Codebox Software

A Neural Network implemented in Python

Published: 30 May 2015

This Python utility provides a simple implementation of a Neural Network, and was written mostly as a learning exercise. If you need a neural network for an application where performance is important, then you should use one of the well maintained open source libraries that are available for free online. However, if you interested in learning how neural networks work, or want a very simple implementation to adapt for your own purposes, then this utility may be useful.

The network consists of many nodes or neurons arranged in a series of layers, with each neuron in a given layer being connected to all the neurons in the following layer. Neurons accept one or more input values and use those inputs to calculate a single output value, which is then passed on to all the neurons in the next layer. Neurons are connected together by axons which pass values from one neuron to the next. Axons modify the values that pass through them, the degree to which values are modified is determined by the axon's weight - a numeric value that can change over time.

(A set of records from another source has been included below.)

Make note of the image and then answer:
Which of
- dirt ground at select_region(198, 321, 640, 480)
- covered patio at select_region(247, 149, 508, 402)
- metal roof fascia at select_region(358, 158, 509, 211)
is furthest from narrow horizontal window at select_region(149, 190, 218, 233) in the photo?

The network analyses a set of data that you supply, known as the training set, which consists of multiple data items or training examples. Each training example must contain one or more input values, and one or more output values. The input values from the training set are used as inputs to the first layer of neurons in the network, and the outputs from the last layer of neurons are compared with the training example output values.

The network is initialised by setting the weights of all the axons to random values. Using an iterative process, the network gradually alters these weights so that eventually a given input will yield an output consistent with those contained in the training set.

Training Data File Format

To use the utility with a training set, the data must be saved in a correctly formatted text file, with each line in the file containing the data for a single training example. Each line must consist of a comma-separated list of output values, followed by a ':', followed by a comma-separated list of input values. The number of input and output values in each training example must match the number of input and output neurons in the network.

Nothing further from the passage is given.